Hundreds of British-Israelis are facing another week in quarantine in Jerusalem and Tel Aviv hotels, after fears over the new strain of coronavirus provoked emergency measures as they flew back from the UK.
In Israel there was a picture of utter confusion, as passengers were told first one thing and then another on Sunday. One woman, who asked to remain anonymous, said: “On the Easyjet flight from Luton on Sunday, people were told that the regulations were changing and were given the choice of whether to leave the flight”.
Those who remained were “hustled” off the plane at Ben-Gurion airport, their passports taken from them. The eyewitness said that passengers were “forced” onto coaches and driven to the internment hotels. There are thought to be almost 300 passengers in the Dan Panorama Jerusalem, including numerous children, and similar numbers in other hotels.
The hotel confinement is taking place under the auspices of the Ministry of Health and policed by the army. “People are under strict instruction not to leave their rooms and I have not,” one man told Jewish News, “but there are plenty of people strolling around the corridors”.
Within hours of the passengers’ arrival, social media groups operating in Israel leapt into action. Anton Delin, a Londoner who is the administrator of the 8,000-strong Britons Living in Israel Facebook group, coordinated donations of clothing and toiletries.
He said: “Everyone is just holed up in their rooms and are not allowed to congregate”. His group was working with the Keep Olim In Israel group, which is providing mental health programming for some of the frustrated one-time passengers. There has also been Zoom programming aimed at the children in the hotel, including a virtual tour of the Biblical Zoo. He paid tribute to support provided by the manager of Virgin Atlantic in Israel, Nick Bettles, who, he said, “has been fantastic”.

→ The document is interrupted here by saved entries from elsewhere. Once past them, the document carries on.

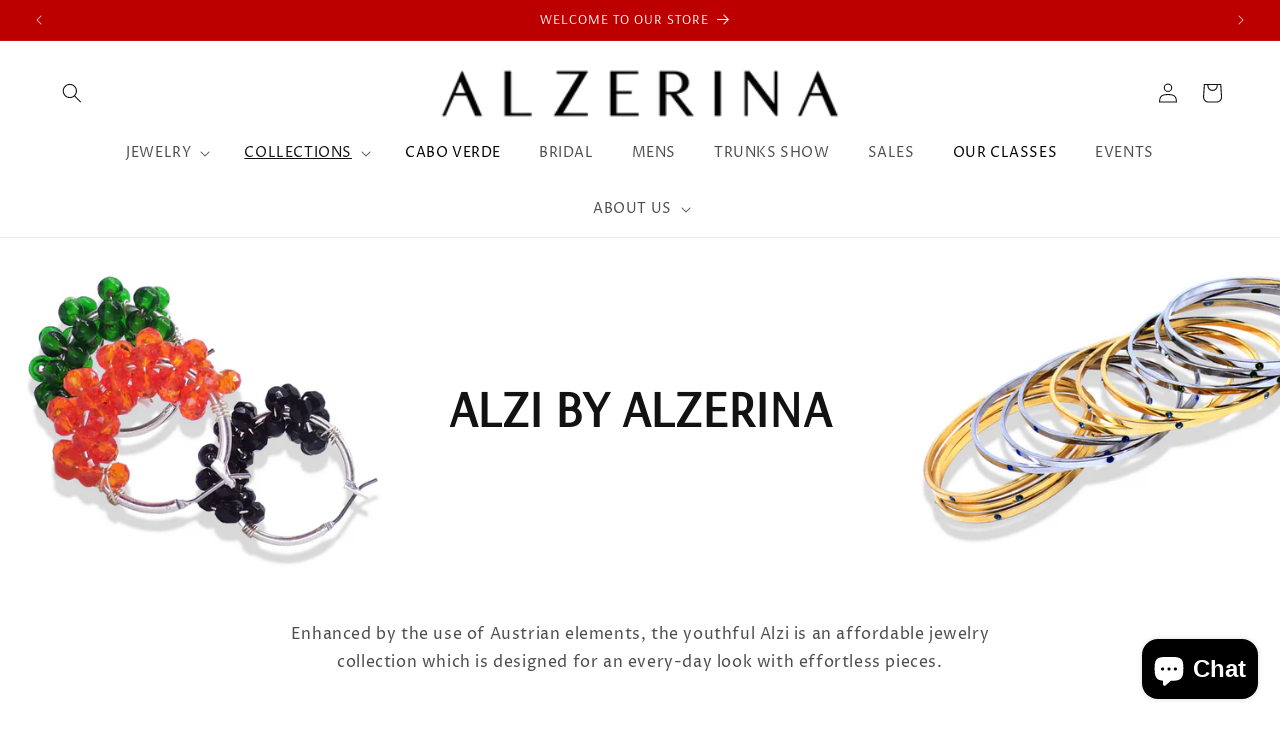

--- FILE ---
content_type: text/html; charset=UTF-8
request_url: https://quickviewproduct.aaawebstore.com/process.php?shopurl=alzi.myshopify.com&shoppath=/collections/alzi&is_mobile=false
body_size: 378
content:
{"status":"success","msg":"app is enabled","quick_view_btn_text":"Quick view","quick_view_btn_css":"style=background:#000000;color:#FFFFFF","quick_view_template":"","is_mobile_enable":"1","is_add_to_cart":"1","is_price":"1","quick_template_w_h":"width:1000px !important;height:560px !important;","quick_view_image":"width:300px !important;","product_name_color":"color: #FFFFFF","price_color":"color: #FFFFFF","added_cart_color":"color: #000000","link_color":"color: #FFFFFF","promotional_message":"","length":"0","eggViewsStatus":"","redirect_cart":"0","button_alignment":"2","popup_thumb_align":"0"}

Among the beneficiaries of outside help is the Conservative Friends of Israel staffer in Israel, Ellen Steel, who, ironically, can actually see her Jerusalem apartment from the windows of her hotel “prison”. Expressing gratitude to Anton Delin and his group of helpers, she said: “The outpouring of love from total strangers is amazing”.

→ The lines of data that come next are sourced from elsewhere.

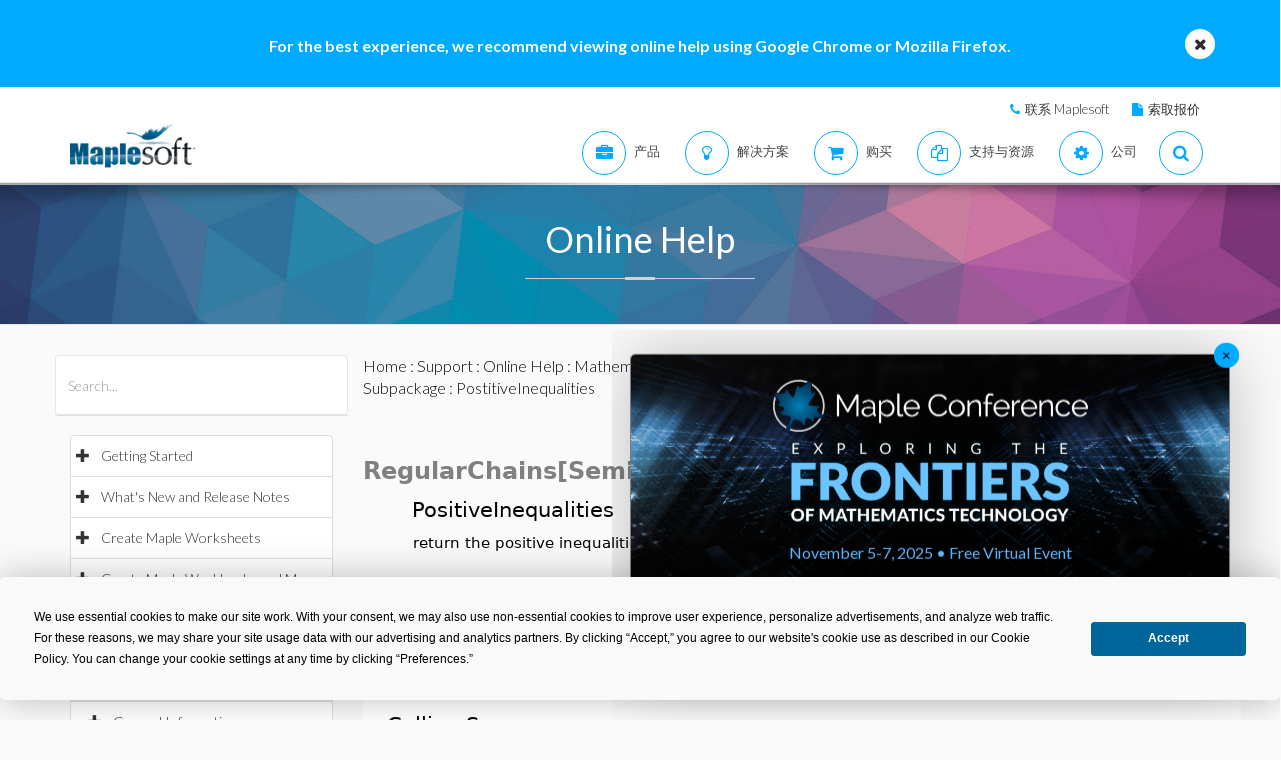

--- FILE ---
content_type: text/plain
request_url: https://c.6sc.co/?m=1
body_size: 1
content:
6suuid=5218d017fc2b0100f7416b6962010000f58fef00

She said that all the minibar stock had been taken out of fridges in the rooms — and that no alcohol was permitted, even from outside deliveries from friends or families. Many people had resorted to takeaway food deliveries in the evening, she said, and many such meals had been paid for by Delin’s group. “We were told when we arrived that there would be three meals a day, but many people have simply not received adequate deliveries.” Delin said people had complained that food was “dumped” outside their hotel rooms and that some had “bugs” in the food.

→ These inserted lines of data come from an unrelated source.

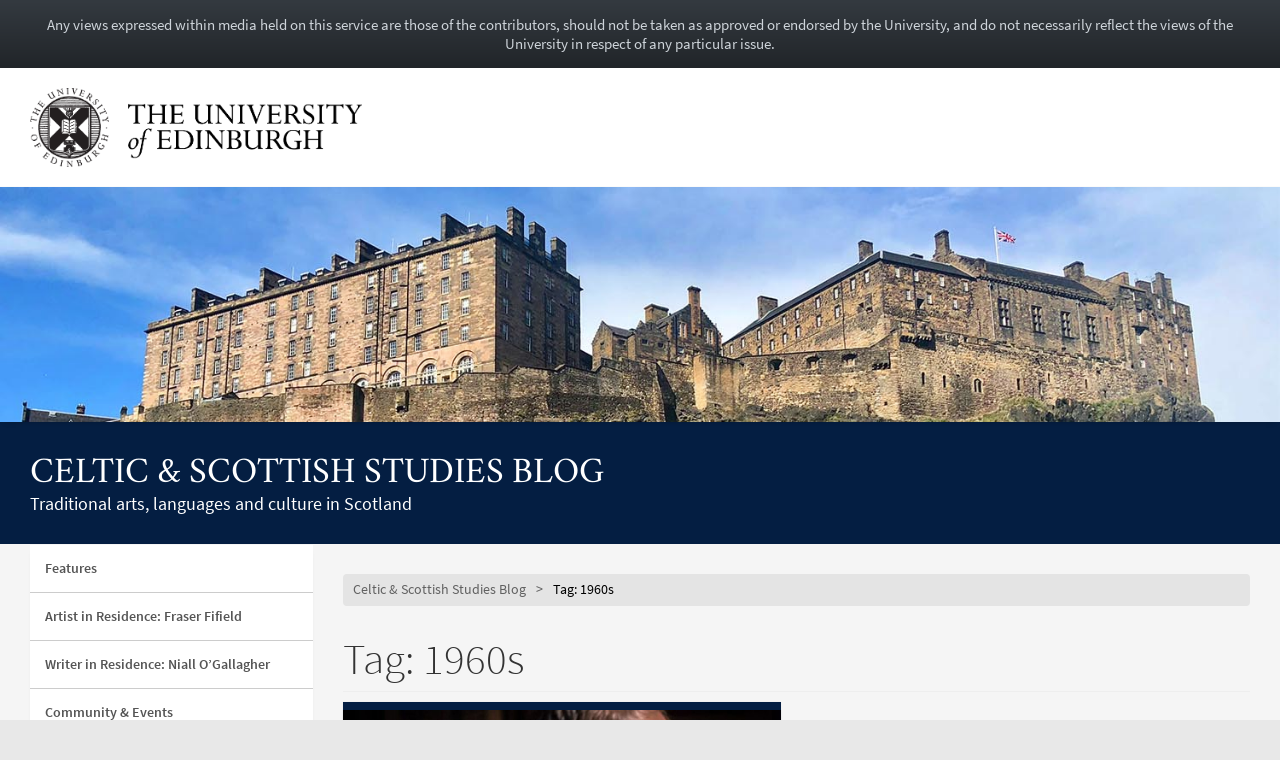

--- FILE ---
content_type: text/css
request_url: https://blogs.ed.ac.uk/celtscot/wp-content/plugins/ed-share-buttons/css/uoe-share-button.css?ver=6.8.3
body_size: 900
content:


ul.uoe-share-buttons-social {
	padding-left: 0;
}

/* Theme-specific tidy-ups (a lot of themes will use a ul margin, and I can't force it to zero as some layouts (Cover/Cover 2) use margins for positioning main content.) */
ul.uoe-share-buttons-social.active-theme-baskerville,
ul.uoe-share-buttons-social.active-theme-blask,
ul.uoe-share-buttons-social.active-theme-davis,
ul.uoe-share-buttons-social.active-theme-fluida,
ul.uoe-share-buttons-social.active-theme-fukasawa,
ul.uoe-share-buttons-social.active-theme-garfunkel,
ul.uoe-share-buttons-social.active-theme-intergalactic,
ul.uoe-share-buttons-social.active-theme-isola,
ul.uoe-share-buttons-social.active-theme-lovecraft,
ul.uoe-share-buttons-social.active-theme-pique,
ul.uoe-share-buttons-social.active-theme-radcliffe,
ul.uoe-share-buttons-social.active-theme-satellite,
ul.uoe-share-buttons-social.active-theme-scrawl,
ul.uoe-share-buttons-social.active-theme-sorbet {
	margin-left: 0;
}

.uoe-share-buttons-social li {
	display: inline-block;
	margin-right: 10px !important;
	margin-left: 0 !important;
}

.uoe-share-buttons-btn {
	display: inline-block;
	padding: 6px 12px;
	margin-bottom: 0;
	font-size: 14px;
	font-weight: 400;
	line-height: 1.42857143;
	text-align: center;
	white-space: nowrap;
	vertical-align: middle;
	-ms-touch-action: manipulation;
	touch-action: manipulation;
	cursor: pointer;
	-webkit-user-select: none;
	-moz-user-select: none;
	-ms-user-select: none;
	user-select: none;
	background-image: none;
	border: 1px solid transparent;
	border-radius: 4px;
}

.uoe-share-buttons-btn-social {
	width: 46px;
	height: 46px;
	padding: 0 0;
	-ms-touch-action: manipulation;
	touch-action: manipulation;
	border-style: none;
}

.uoe-share-buttons-social-bg-facebook {
	fill: #3d5193;
}

.uoe-share-buttons-social-bg-twitter {
	fill: #38a8e0;
}

.uoe-share-buttons-social-bg-linkedin {
	fill: #0077b5;
}

.uoe-share-buttons-social-bg-email {
	fill: #8c8d8d;
}

.uoe-share-buttons-social-fg-email,
.uoe-share-buttons-social-fg-facebook,
.uoe-share-buttons-social-fg-linkedin,
.uoe-share-buttons-social-fg-twitter {
	fill: #fff;
}

.uoe-share-buttons-btn-social:focus .uoe-share-buttons-social-bg-email,
.uoe-share-buttons-btn-social:focus .uoe-share-buttons-social-bg-facebook,
.uoe-share-buttons-btn-social:focus .uoe-share-buttons-social-bg-linkedin,
.uoe-share-buttons-btn-social:focus .uoe-share-buttons-social-bg-twitter,
.uoe-share-buttons-btn-social:hover .uoe-share-buttons-social-bg-email,
.uoe-share-buttons-btn-social:hover .uoe-share-buttons-social-bg-facebook,
.uoe-share-buttons-btn-social:hover .uoe-share-buttons-social-bg-linkedin,
.uoe-share-buttons-btn-social:hover .uoe-share-buttons-social-bg-twitter {
	fill: #fff;
}

.uoe-share-buttons-btn-social:focus .uoe-share-buttons-social-fg-facebook,
.uoe-share-buttons-btn-social:hover .uoe-share-buttons-social-fg-facebook {
	fill: #3d5193;
}

.uoe-share-buttons-btn-social:focus .uoe-share-buttons-social-fg-twitter,
.uoe-share-buttons-btn-social:hover .uoe-share-buttons-social-fg-twitter {
	fill: #38a8e0;
}

.uoe-share-buttons-btn-social:focus .uoe-share-buttons-social-fg-linkedin,
.uoe-share-buttons-btn-social:hover .uoe-share-buttons-social-fg-linkedin {
	fill: #0077b5;
}

.uoe-share-buttons-btn-social:focus .uoe-share-buttons-social-fg-email,
.uoe-share-buttons-btn-social:hover .uoe-share-buttons-social-fg-email {
	fill: #8c8d8d;
}

.uoe-share-buttons-btn-social.active,
.uoe-share-buttons-btn-social:active {
	background-image: none;
	outline: 0;
	-webkit-box-shadow: inset 0 3px 5px rgba(0,0,0,.125);
	box-shadow: inset 0 3px 5px rgba(0,0,0,.125);
}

Steel said that there were a large number of strictly Orthodox people in the hotel and no-one knew how they were managing. “We have all set up WhatsApp communication with each other but the Charedim don’t have that facility”.
Nevertheless, some people are being allowed to leave the hotel and return home, usually after applying for one of the various exemptions, such as mental or physical illness.
One British citizen, Sarah Godfrey, and her seven-year-old daughter, had good news on Tuesday were granted permission to wait out the rest of their quarantine at home in Tel Aviv. Her daughter, she said, had benefited from “on-line English lessons” during their brief stay. She had originally intended to be in the UK for 10 days to visit her mother who has Parkinson’s and related dementia, but had cut her trip back to three days when she realised that virus was spiralling out of control in Britain.